Recall the middle-level identity for coprime pairs in {1..n}²:

C(n) = Σ_{d=1}^{n} μ(d) · ⌊n/d⌋².

For n = 10^9, the sum has 10^9 terms — far too many. Two observations rescue it:

  1. Only O(√n) distinct values of ⌊n/d⌋. As d runs 1..n, the quotient q = ⌊n/d⌋ takes at most 2√n distinct values. All d in a contiguous block share the same q.
  2. The block weight is a prefix sum of μ. Within a block [l, r] where ⌊n/d⌋ = q is constant, the contribution is q² · Σ_{d=l}^{r} μ(d) = q² · (M(r) − M(l−1)), where M(x) = Σ_{d=1}^{x} μ(d) is the Mertens function.

So if we can evaluate M(x) cheaply, the whole sum is a walk over O(√n) blocks. The problem reduces to: compute prefix sums of μ fast.

Approach Per-query cost Precompute Good for
Naive Σ μ(d)⌊n/d⌋² O(n) O(n) sieve tiny n, single query
Divisor blocking + sieved M O(√n) O(n) sieve to n n ≤ 10^7, many queries
Blocking + sublinear M O(n^{3/4}) or O(n^{2/3}) sieve to n^{2/3} n up to 10^{9}–10^{11}

3. Divisor Blocking

The block enumeration

For a fixed n, iterate d from 1; for each starting l, the quotient q = ⌊n/l⌋ stays constant up to r = ⌊n/q⌋. Then jump to l = r + 1.

l = 1
while l <= n:
    q = n / l                # integer division
    r = n / q                # largest d with n/d == q
    process block [l, r] with quotient q
    l = r + 1

There are at most 2⌊√n⌋ iterations. This is the divisor-block (a.k.a. "整除分块" / floor-division grouping) pattern, the workhorse of large-n number-theoretic sums.

Applying it to coprime pairs

C(n) = Σ_blocks  q² · (M(r) − M(l−1)).

If M is precomputed as a prefix-sum array up to n, each block is O(1) and the whole query is O(√n).
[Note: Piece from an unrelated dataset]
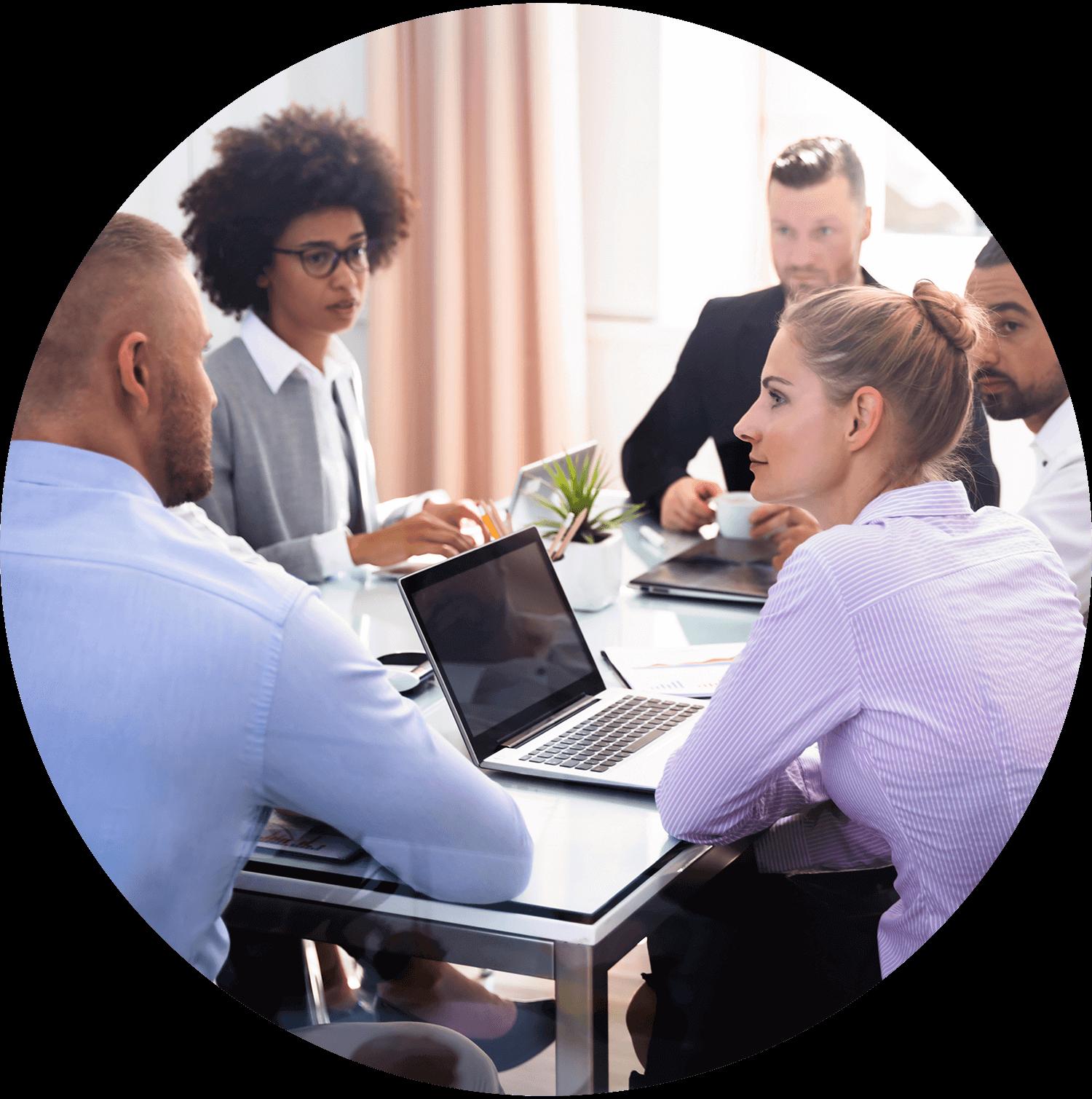 group-coaching-web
The same skeleton handles:

Quantity Weight w(d) Block term
Coprime pairs ≤ n μ(d) q² · ΔW
Coprime triples ≤ n μ(d) q³ · ΔW
GCD-sum Σ gcd(i,j) φ(d) q² · ΔΦ
Σ_{d≤n} d(d) (divisor count sum) Σ q over blocks
Squarefree count ≤ n μ(d) over ⌊n/d²⌋ needs blocking

ΔW = W(r) − W(l−1) is the prefix-sum difference of the relevant weight.

Why blocking is correct

Within [l, r], every d satisfies ⌊n/d⌋ = q (by construction r = ⌊n/q⌋ is the last such d). So Σ_{d=l}^{r} w(d)⌊n/d⌋^k = q^k Σ_{d=l}^{r} w(d). Summing over disjoint blocks that partition [1, n] reproduces the full sum exactly. No d is double-counted because each block ends precisely where the quotient changes.


4. The Mertens Function

The Mertens function is the prefix sum of μ:

M(x) = Σ_{d=1}^{x} μ(d).

It grows slowly and erratically: M(1)=1, M(2)=0, M(3)=-1, M(4)=-1, M(5)=-2, M(10)=-1, M(100)=1. It is conjectured (and known for the ranges we care about) that |M(x)| = O(x^{1/2+ε}); the famous (disproved) Mertens conjecture was |M(x)| < √x. For algorithmic purposes, M is what every divisor-blocked Möbius sum queries.

Two regimes

x relative to sieve threshold T How to get M(x)
x ≤ T direct array lookup (precomputed prefix sum of sieved μ)
x > T compute on demand via the Dirichlet hyperbola recurrence (Section 5), memoized

The threshold T is tuned to balance sieve cost against the number of large-x recurrence calls — typically T ≈ n^{2/3}.

The recurrence for M(x)

From μ * 1 = ε, i.e. Σ_{d|n} μ(d) = [n=1], sum over n ≤ x:

Σ_{n=1}^{x} Σ_{d|n} μ(d) = Σ_{n=1}^{x} [n=1] = 1.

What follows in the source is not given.